REQUEST -> Tally the lines in the entries below that contain the string "evenodd", where case counts. Reply with the number alone.

···

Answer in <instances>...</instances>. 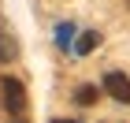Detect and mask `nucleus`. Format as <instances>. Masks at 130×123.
<instances>
[{
  "mask_svg": "<svg viewBox=\"0 0 130 123\" xmlns=\"http://www.w3.org/2000/svg\"><path fill=\"white\" fill-rule=\"evenodd\" d=\"M0 93H4L8 116H26V86H22L19 78H4L0 82Z\"/></svg>",
  "mask_w": 130,
  "mask_h": 123,
  "instance_id": "f257e3e1",
  "label": "nucleus"
},
{
  "mask_svg": "<svg viewBox=\"0 0 130 123\" xmlns=\"http://www.w3.org/2000/svg\"><path fill=\"white\" fill-rule=\"evenodd\" d=\"M104 93H111L115 101L130 104V78L123 71H108V75H104Z\"/></svg>",
  "mask_w": 130,
  "mask_h": 123,
  "instance_id": "f03ea898",
  "label": "nucleus"
},
{
  "mask_svg": "<svg viewBox=\"0 0 130 123\" xmlns=\"http://www.w3.org/2000/svg\"><path fill=\"white\" fill-rule=\"evenodd\" d=\"M97 41H100L97 30H86L82 37H74V52H78V56H89V52L97 49Z\"/></svg>",
  "mask_w": 130,
  "mask_h": 123,
  "instance_id": "7ed1b4c3",
  "label": "nucleus"
},
{
  "mask_svg": "<svg viewBox=\"0 0 130 123\" xmlns=\"http://www.w3.org/2000/svg\"><path fill=\"white\" fill-rule=\"evenodd\" d=\"M71 41H74V26H71V22H60V26H56V45L67 49Z\"/></svg>",
  "mask_w": 130,
  "mask_h": 123,
  "instance_id": "20e7f679",
  "label": "nucleus"
},
{
  "mask_svg": "<svg viewBox=\"0 0 130 123\" xmlns=\"http://www.w3.org/2000/svg\"><path fill=\"white\" fill-rule=\"evenodd\" d=\"M74 101L86 108V104H93L97 101V86H78V93H74Z\"/></svg>",
  "mask_w": 130,
  "mask_h": 123,
  "instance_id": "39448f33",
  "label": "nucleus"
},
{
  "mask_svg": "<svg viewBox=\"0 0 130 123\" xmlns=\"http://www.w3.org/2000/svg\"><path fill=\"white\" fill-rule=\"evenodd\" d=\"M11 52H15V45H11V41H8V37H4V41H0V63H4V60H8V56H11Z\"/></svg>",
  "mask_w": 130,
  "mask_h": 123,
  "instance_id": "423d86ee",
  "label": "nucleus"
},
{
  "mask_svg": "<svg viewBox=\"0 0 130 123\" xmlns=\"http://www.w3.org/2000/svg\"><path fill=\"white\" fill-rule=\"evenodd\" d=\"M126 4H130V0H126Z\"/></svg>",
  "mask_w": 130,
  "mask_h": 123,
  "instance_id": "0eeeda50",
  "label": "nucleus"
}]
</instances>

···

THE REPLY -> 7